In emergency situations some patients need a general anaesthetic with an endotracheal tube (tube to help them breathe). It is important to have fast acting medications to allow physicians to complete this procedure quickly and safely. Currently, the muscle relaxant medication most often used to accomplish this is succinylcholine. Succinylcholine is fast acting and lasts for only a few minutes which is very desirable in this setting. However, some patients cannot use this medication as it can cause serious salt imbalances or reactions, so an equally effective medication without these side effects is desired. This meta-analysis compared one possible alternative, rocuronium, for the quality of intubation conditions (the ease with which physicians can quickly and safely pass the endotracheal tube). In this review, we have combined the results of 37 studies, with a total of 2690 patients, which compared the effects of succinylcholine versus rocuronium on intubation conditions. We have found that rocuronium is less effective than succinylcholine for creating excellent intubation conditions. Rocuronium should therefore only be used as an alternative to succinylcholine when it is known that succinylcholine should not be used.
Succinylcholine created superior intubation conditions to rocuronium when comparing both excellent and clinically acceptable intubating conditions.
Patients requiring emergency endotracheal intubation often require a rapid sequence induction (RSI) intubation technique to protect against aspiration or increased intracranial pressure, or to facilitate intubation. Succinylcholine is the most commonly used muscle relaxant because of its fast onset and short duration; unfortunately, it can have serious side effects. Rocuronium has been suggested as an alternative to succinylcholine for intubation. This meta-analysis is an update since our initial Cochrane systematic review in 2003.
______________________________
=== What is required ===
Copy the stretch of the succinylcholine and rocuronium text from "Succinylcholine created superior" through "review in 2003.", switching "fast onset" to "rapid onset". The material plays no part in this work.

(Dataset entries)
______________________________
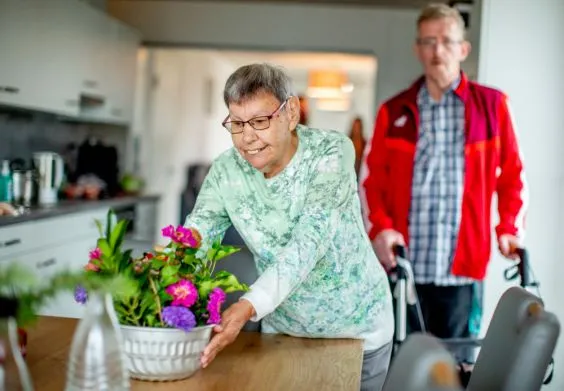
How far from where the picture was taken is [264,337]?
209cm

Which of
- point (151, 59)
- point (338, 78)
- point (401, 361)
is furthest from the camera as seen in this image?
point (338, 78)

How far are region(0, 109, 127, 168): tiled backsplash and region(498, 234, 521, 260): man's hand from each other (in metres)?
3.18

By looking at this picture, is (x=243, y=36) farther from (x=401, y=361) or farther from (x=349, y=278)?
(x=401, y=361)

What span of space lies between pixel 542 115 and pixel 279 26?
12.2 ft

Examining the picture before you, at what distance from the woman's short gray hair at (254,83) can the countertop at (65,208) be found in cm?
223

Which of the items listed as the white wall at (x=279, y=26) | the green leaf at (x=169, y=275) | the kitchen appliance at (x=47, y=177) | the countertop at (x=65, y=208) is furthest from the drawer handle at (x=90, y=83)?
the green leaf at (x=169, y=275)

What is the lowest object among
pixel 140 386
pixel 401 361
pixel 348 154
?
pixel 140 386

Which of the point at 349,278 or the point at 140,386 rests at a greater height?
the point at 349,278

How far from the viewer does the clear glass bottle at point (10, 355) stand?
1.12 meters

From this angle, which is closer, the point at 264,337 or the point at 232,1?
the point at 264,337

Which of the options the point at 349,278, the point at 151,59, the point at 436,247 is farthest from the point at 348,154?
the point at 151,59

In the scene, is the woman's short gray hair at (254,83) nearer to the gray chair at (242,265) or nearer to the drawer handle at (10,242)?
the gray chair at (242,265)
______________________________
=== Task response ===
Succinylcholine created superior intubation conditions to rocuronium when comparing both excellent and clinically acceptable intubating conditions.
Patients requiring emergency endotracheal intubation often require a rapid sequence induction (RSI) intubation technique to protect against aspiration or increased intracranial pressure, or to facilitate intubation. Succinylcholine is the most commonly used muscle relaxant because of its rapid onset and short duration; unfortunately, it can have serious side effects. Rocuronium has been suggested as an alternative to succinylcholine for intubation. This meta-analysis is an update since our initial Cochrane systematic review in 2003.